The Yaquina Head Lighthouse first sparked to life in 1873, and the keeper's quarters was built that year as well. Those were demolished in 1984, but the Bureau of Land Management – which manages Yaquina Head – allows you to amble up the 114 steps to the top and take a peek at the wowing vistas from the point of view of the lens.

There has been considerable debate over the last 100 years or so whether Yaquina Head's lighthouse was accidentally built in the wrong place. Supposedly, the theory goes that due to some typographical error in the plans, it was built there instead of towering Cape Foulweather, about 10 miles north.

Not so, says Scott Gibson, producer of the documentary “Oregon Lights.”

“Basically, there's no reason a lighthouse as tall as Yaquina Head would need to be placed high atop Cape Foulweather where it would be in the fog line much of the time,” Gibson said.

The lighthouse underwent a major renovation from 2005 to 2007. It was closed to the public for about seven months during that period.

The exterior and the oil house at the top were repainted, and parts of the iron at the top were replaced and refurbished. The glass surrounding the lens room was replaced, and the tower roof and roofs of other buildings were repainted as well. The colors of the lighthouse were returned to its original black during the remodel.

For much of the two years, the lighthouse was covered up in giant sheets of plastic, and looked a bit like a missile silo or a massive quarantine effort.

A Wee Lighthouse Scandal

In 1910, the steamer J. Marhoffer wrecked near Depoe Bay (the boiler gave Boiler Bay its name), and the crew had an adventurous night or two in this area, including getting aid from those at the Yaquina Bay Lighthouse. A mere two years before that, one crew of a wrecked ship filed an official complaint with the lighthouse keepers for doing nothing at all.

According to newspaper reports at the time, such as The Morning Oregonian and The World (Coos Bay), the steam schooner Minnie E. Kelton wrecked offshore somewhere just north of Newport. A big storm smacked it numerous times around May 3, with eleven men drowned while trying to launch the lifeboat. Another three drowned on another boat; a fourth survived with a broken leg. A group of nine remaining crew were rescued off the ship by boats from Newport.

Within days, the crew charged the keepers of the Yaquina Bay Lighthouse with not assisting on time.
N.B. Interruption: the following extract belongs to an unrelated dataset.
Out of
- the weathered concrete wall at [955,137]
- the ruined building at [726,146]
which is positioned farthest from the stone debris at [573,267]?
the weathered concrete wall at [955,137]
They had sent out distress signals and they claim the keepers ignored them, even though crew could see them moving about the lighthouse grounds.

An investigation into the conduct of head keeper H.E. Wilson ensued, and the keepers admitted they had not seen the disabled Kelton in as timely manner as they should have. There did not seem to be a record of what came of the investigation.